Four Nebraska players scored in double figures, the Huskers made 15 shots from 3-point range, and Nebraska finished with its second-largest margin of victory in school history by defeating the Delta Devils 106-37 before 9,322 fans at Pinnacle Bank Arena.
What does Miles garner from such a lopsided affair?
“I start with just the team mentality,” Miles said after his seventh season opener with Nebraska. “I thought the guys respected the game, played hard throughout the game.”

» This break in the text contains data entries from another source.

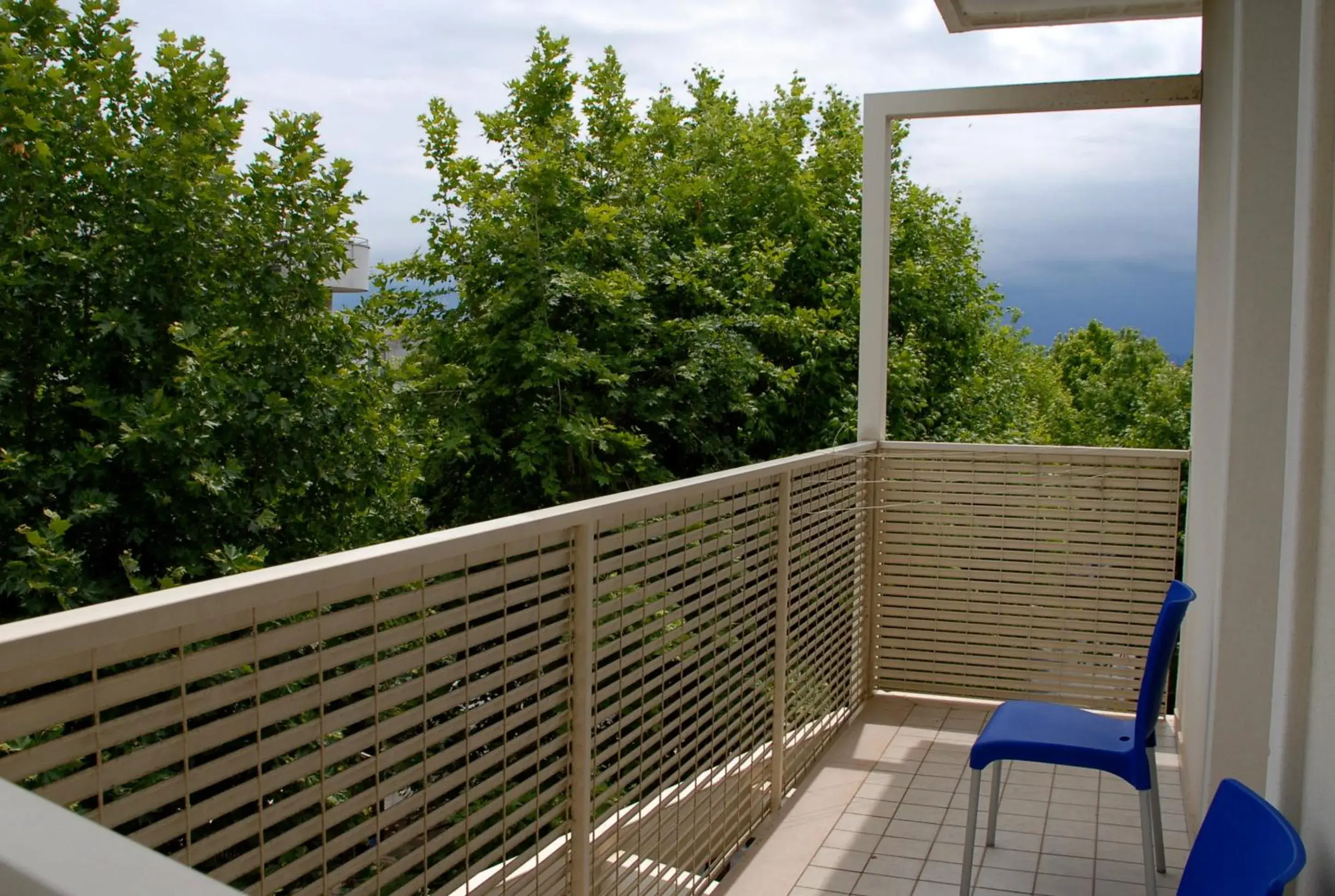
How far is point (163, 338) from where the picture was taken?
9.00m

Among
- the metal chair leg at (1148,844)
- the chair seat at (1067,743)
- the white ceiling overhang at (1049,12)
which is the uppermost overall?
the white ceiling overhang at (1049,12)

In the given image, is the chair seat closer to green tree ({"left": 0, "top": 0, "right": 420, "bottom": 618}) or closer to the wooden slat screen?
the wooden slat screen

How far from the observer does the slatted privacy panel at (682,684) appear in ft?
8.25

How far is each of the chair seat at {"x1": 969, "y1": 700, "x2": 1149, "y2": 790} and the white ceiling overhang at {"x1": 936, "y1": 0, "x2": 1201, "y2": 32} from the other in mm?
2972

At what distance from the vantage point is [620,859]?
256 cm

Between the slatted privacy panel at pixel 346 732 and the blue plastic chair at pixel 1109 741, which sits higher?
the slatted privacy panel at pixel 346 732

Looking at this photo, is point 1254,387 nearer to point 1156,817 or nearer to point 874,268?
point 1156,817

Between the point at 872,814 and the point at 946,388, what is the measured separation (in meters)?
14.4

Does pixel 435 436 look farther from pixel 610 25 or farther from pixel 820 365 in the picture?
pixel 610 25

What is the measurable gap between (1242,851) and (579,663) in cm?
129

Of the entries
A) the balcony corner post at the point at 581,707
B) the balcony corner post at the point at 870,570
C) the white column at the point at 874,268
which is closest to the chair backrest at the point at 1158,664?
the balcony corner post at the point at 581,707

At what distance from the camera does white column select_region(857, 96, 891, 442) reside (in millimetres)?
5258

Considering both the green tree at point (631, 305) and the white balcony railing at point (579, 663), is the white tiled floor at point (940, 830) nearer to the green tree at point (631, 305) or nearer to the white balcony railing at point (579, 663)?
the white balcony railing at point (579, 663)

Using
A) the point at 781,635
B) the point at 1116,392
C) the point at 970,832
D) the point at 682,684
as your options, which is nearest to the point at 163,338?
the point at 781,635
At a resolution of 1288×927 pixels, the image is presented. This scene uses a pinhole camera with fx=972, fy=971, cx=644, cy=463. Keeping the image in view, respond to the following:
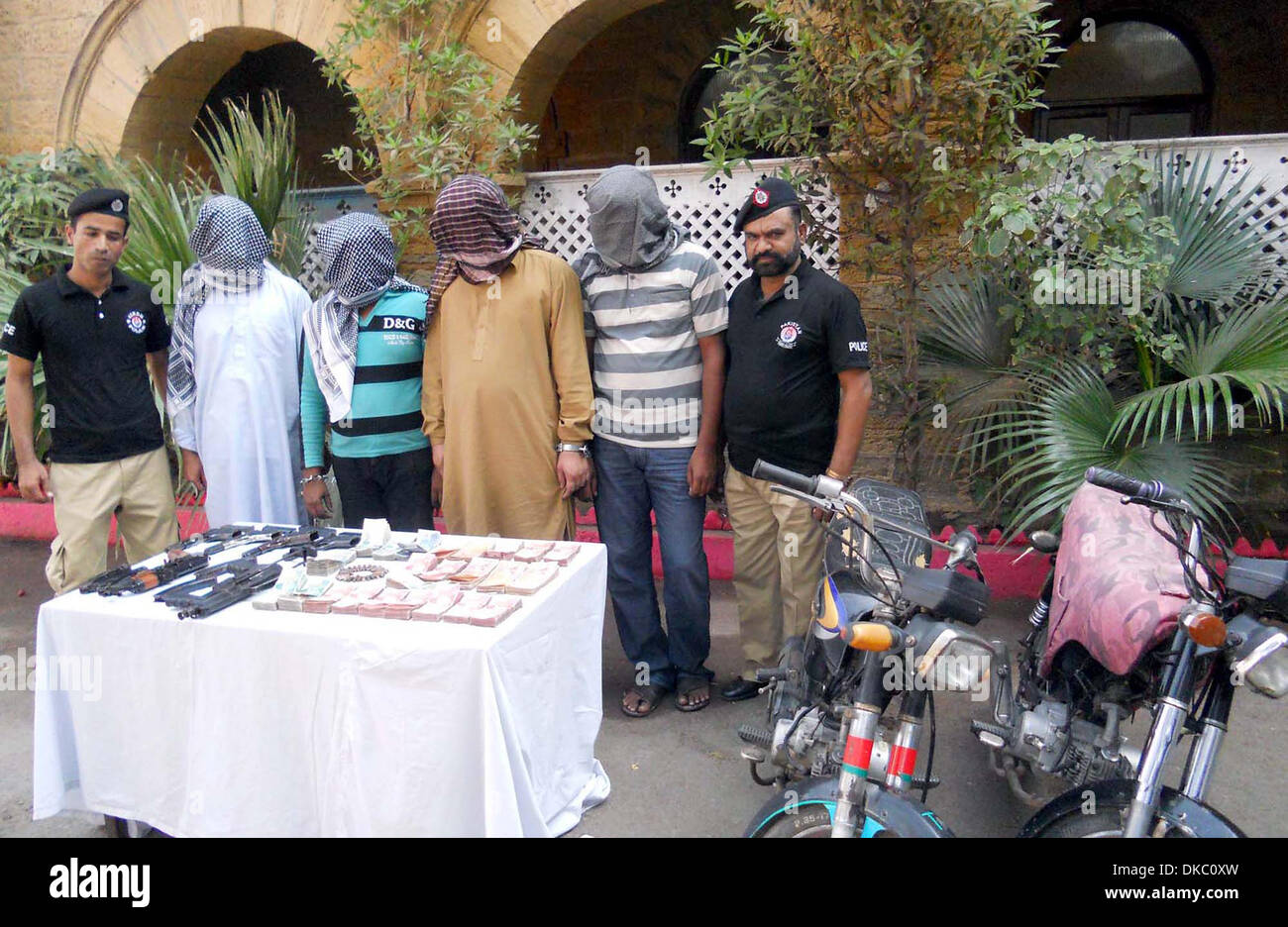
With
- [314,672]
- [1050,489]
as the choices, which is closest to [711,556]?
[1050,489]

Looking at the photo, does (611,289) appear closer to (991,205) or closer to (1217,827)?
(991,205)

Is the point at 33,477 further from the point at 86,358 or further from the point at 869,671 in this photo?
the point at 869,671

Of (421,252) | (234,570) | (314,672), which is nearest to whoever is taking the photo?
(314,672)

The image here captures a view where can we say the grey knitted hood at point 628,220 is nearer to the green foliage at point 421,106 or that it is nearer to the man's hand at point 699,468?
the man's hand at point 699,468

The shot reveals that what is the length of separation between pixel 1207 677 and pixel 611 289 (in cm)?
227

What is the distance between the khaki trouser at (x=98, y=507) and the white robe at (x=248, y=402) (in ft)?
0.67

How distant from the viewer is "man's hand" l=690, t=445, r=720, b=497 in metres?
3.66

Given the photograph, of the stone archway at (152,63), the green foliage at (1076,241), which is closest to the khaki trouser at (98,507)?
the green foliage at (1076,241)

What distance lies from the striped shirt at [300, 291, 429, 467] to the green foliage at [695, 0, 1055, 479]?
164 cm

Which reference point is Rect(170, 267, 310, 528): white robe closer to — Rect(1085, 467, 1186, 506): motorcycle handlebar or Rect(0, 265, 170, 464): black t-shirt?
Rect(0, 265, 170, 464): black t-shirt

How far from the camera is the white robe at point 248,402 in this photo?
3834 millimetres

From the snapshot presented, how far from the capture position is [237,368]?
151 inches

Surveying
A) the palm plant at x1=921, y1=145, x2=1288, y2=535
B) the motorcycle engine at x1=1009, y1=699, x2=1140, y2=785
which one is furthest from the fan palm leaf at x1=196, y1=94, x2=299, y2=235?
the motorcycle engine at x1=1009, y1=699, x2=1140, y2=785

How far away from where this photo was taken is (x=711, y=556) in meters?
5.57
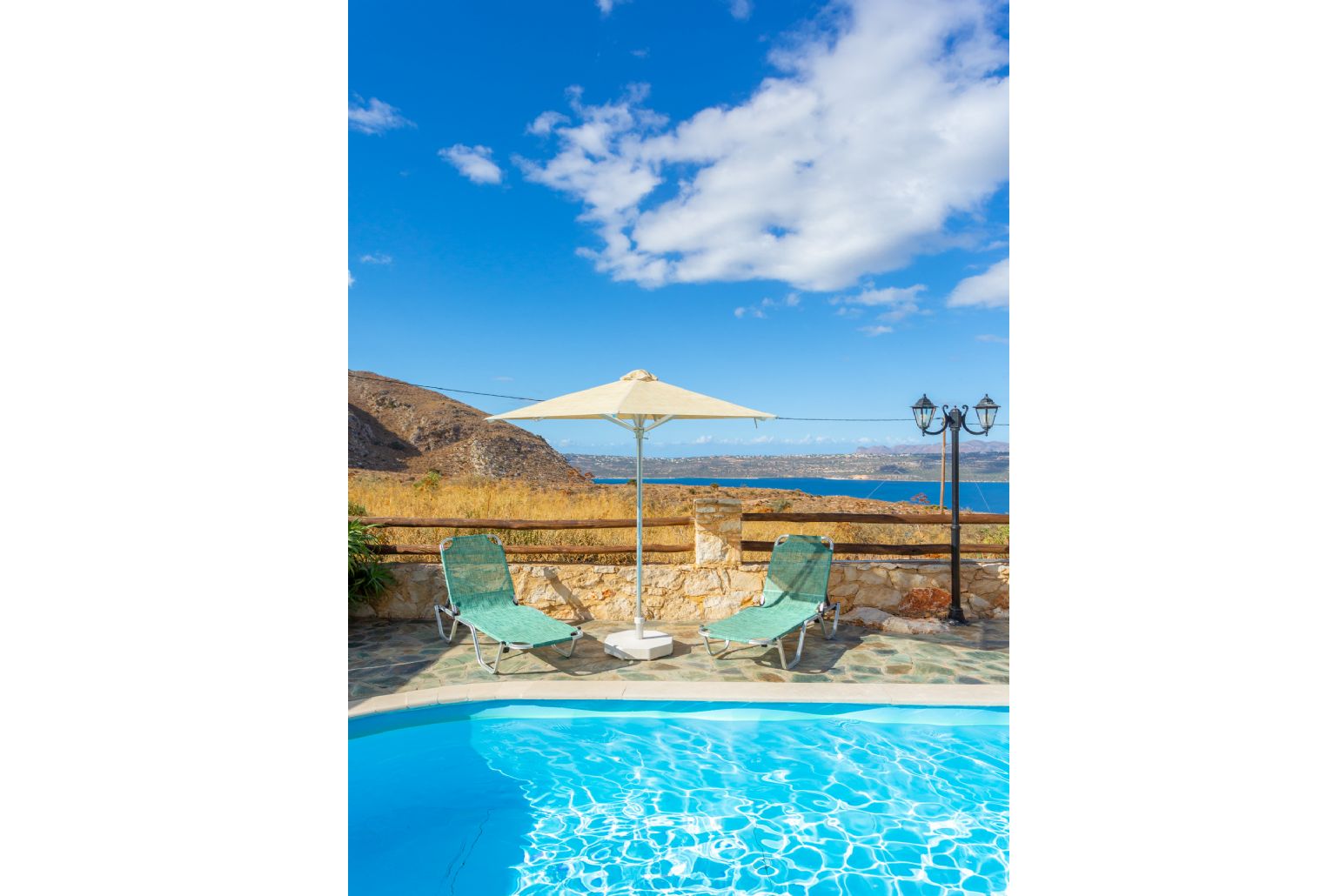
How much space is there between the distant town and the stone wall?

Overall, Nebraska “did a lot of things right,” Miles said, in producing its highest point total since 2005. It marked only the third time in 21 years Nebraska had scored at least 100 points in a game, and two have been within the last calendar year.
Senior guard Glynn Watson Jr. scored 19 points in 19 minutes, senior guard James Palmer Jr. scored 17 points in 20 minutes, and Nebraska (1-0) limited the sloppy play that sometimes occurs when substitutes enter and the margin is anybody’s guess. The Huskers finished with a mere 11 turnovers, and they had 23 assists on 38 made field goals, a sign of good ball movement and scores out of the flow of the offense, and in transition.
In general, despite the competition, the Huskers looked like a team deserving of its No. 25 preseason ranking in the USA Today coaches poll.
“Sometimes after a game like this you don’t feel good, or whatever,” Miles said, “but I thought our guys just hung in there and kept doing the right things for a long time.”
Miles said he paid particular attention to the younger players, and came away impressed with freshman center Brady Heiman (nine points, 13 rebounds) and sophomore guard Nana Akenten (18 points, four rebounds).
Akenten battled various issues during a freshman season in which he played in only seven games, never logging more than 6 minutes. Miles gave the Bollingbrook, Illinois, native time off in the spring to reflect on his career, uncertain of whether he’d return.
He did, and Akenten zoned in more than ever. His work paid off to the tune of 5-of-11 shooting from 3-point range against the Delta Devils.
“I think people had a chance to see what we saw in him,” Miles said. “He’s really never had a chance to show out, so it was good for him to get some reps, up and down the floor. You can see why we like him.”
Nebraska, coming off a 4-of-26 performance from 3-point range in an exhibition game against Wayne State College, finished 15-of-37 on 3-pointers Tuesday night. The 40 percent figure doesn’t mean Miles is totally at ease with his team’s perimeter shooting, though.
“We’re day by day,” Miles said. “I like the way we shoot it. I’ve seen us do it in practice, I know what our numbers are in practice. I think it’s one of those things where we’re going to have some tough nights, but we’re going to have some good nights.”
For example, Miles had no qualms with a late 3-pointer the 6-foot-11 Heiman launched, even though he misfired.
“He’s got to be able to take those,” Miles said, “because he’s going to end up being a stretch-4, stretch-5 kind of guy for us.”
Twelve Huskers suited, and 12 Huskers played, with 11 scoring. Nebraska established control early, with Palmer making a 3-pointer after the Huskers won the opening tip. Nebraska bolted to a 20-4 lead and led 55-13 at halftime.
“At halftime, we preached to just finish the game strong and to not worry about the score,” Palmer said. “It was a good win for us and to get our feet wet, but we still need to up our overall game, offense and defense.”
Nebraska hosts Southeastern Louisiana on Sunday, while Mississippi Valley State (0-1) plays at Texas Tech. These are all preliminary games for the Hall of Fame Classic in Kansas City, where the Huskers will face Missouri State, and then either USC or Texas Tech, later this month.
“Tonight was a reality check,” Mississippi Valley State coach Andre Payne said. “I’ve told them how it is to play in this environment and how it is to play a high level team, but when you got seven new guys, they think, ‘Well, coach may just be trying to scare me.’
“These guys are really that good. They’re really that tall, they’re really that long, they’re really that athletic and they really shoot it that well. It’s a reality check.”